*TASK DETAILS:* Set down exactly the lines of the listing below that begin at the one containing "common name: blue wildebeest" and end at the last line, both included.

====================

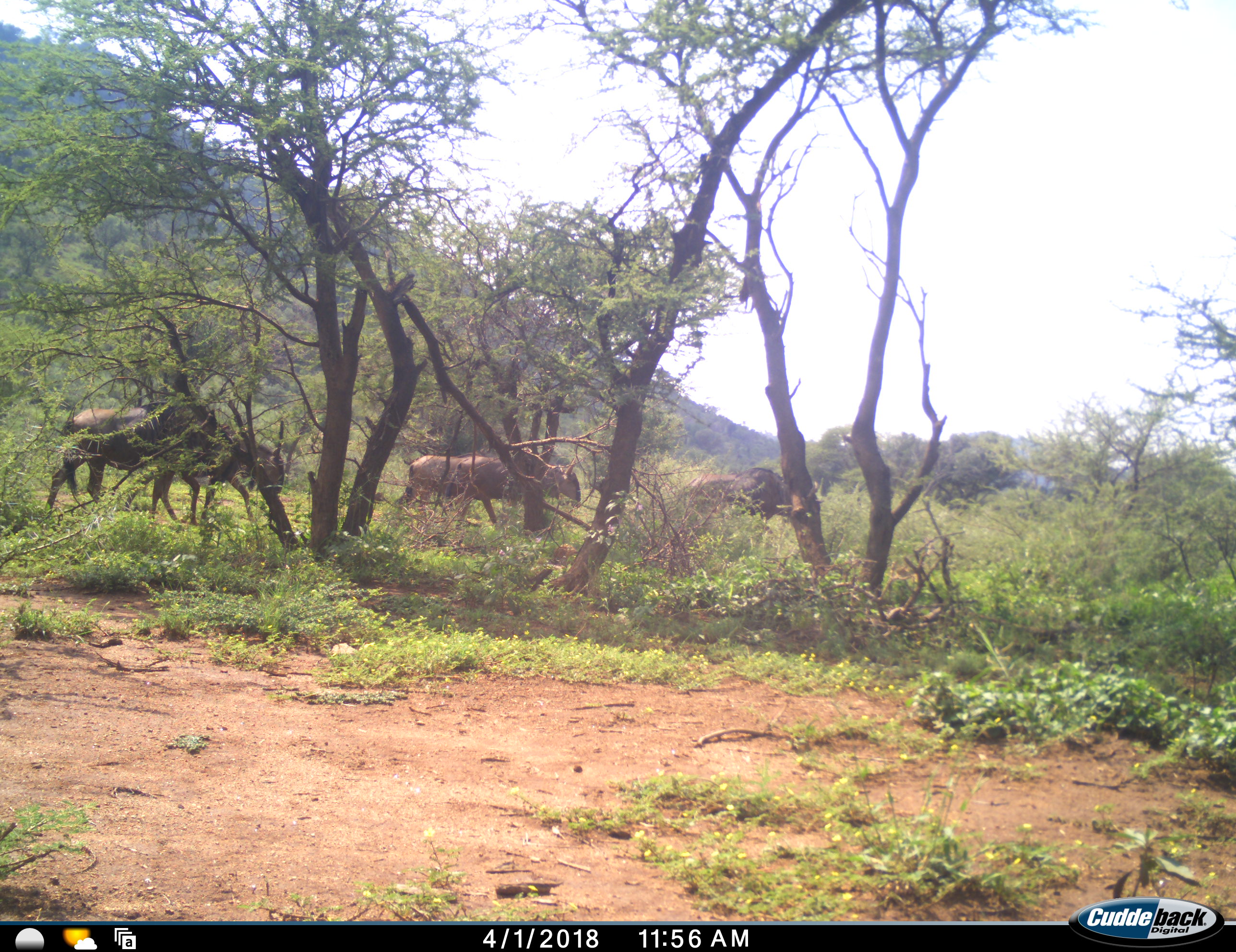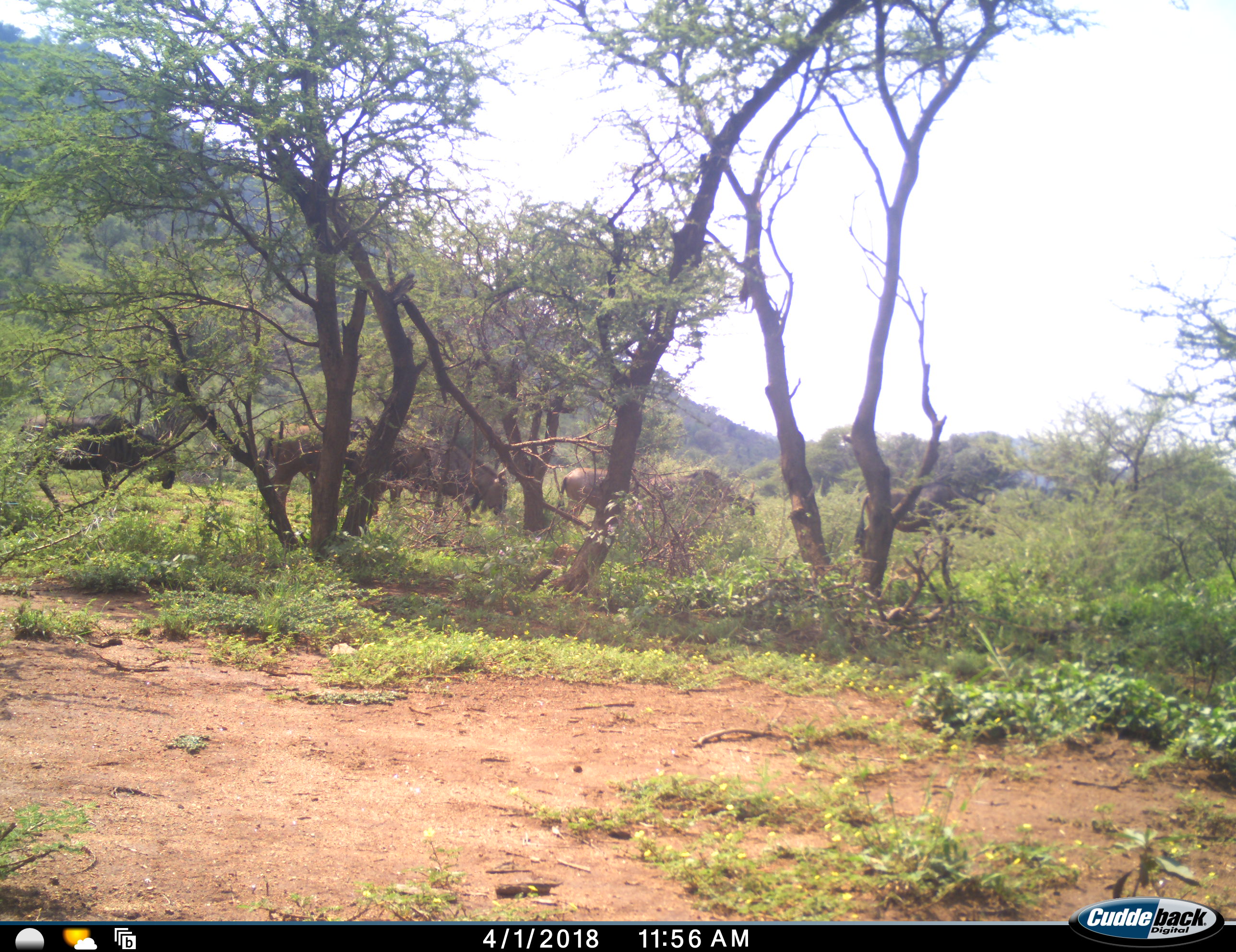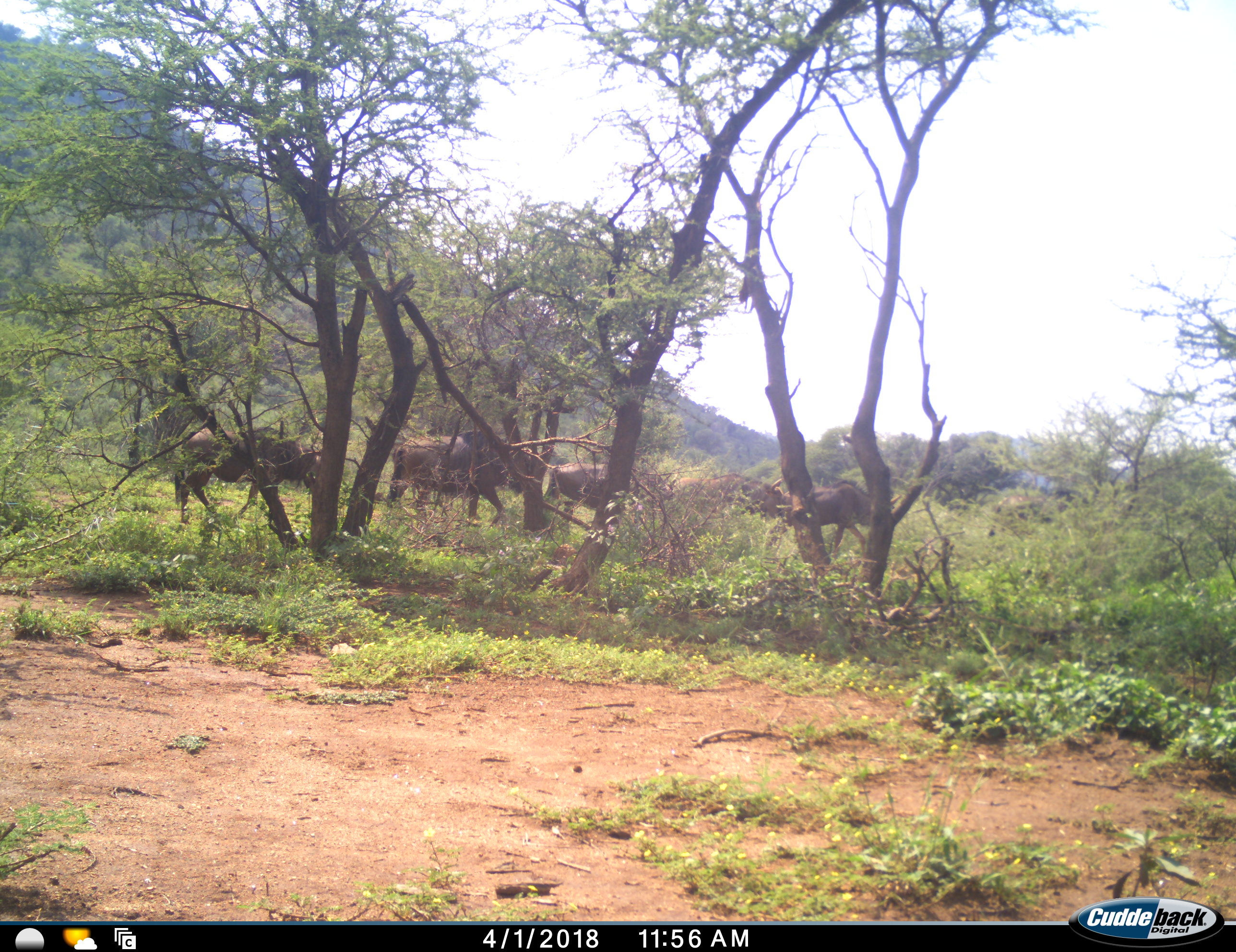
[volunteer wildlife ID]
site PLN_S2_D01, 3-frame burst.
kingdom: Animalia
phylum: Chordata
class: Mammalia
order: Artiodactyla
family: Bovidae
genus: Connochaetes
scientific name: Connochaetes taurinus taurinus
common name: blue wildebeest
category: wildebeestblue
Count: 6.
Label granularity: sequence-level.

====================

*WRITTEN SOLUTION:*
common name: blue wildebeest
category: wildebeestblue
Count: 6.
Label granularity: sequence-level.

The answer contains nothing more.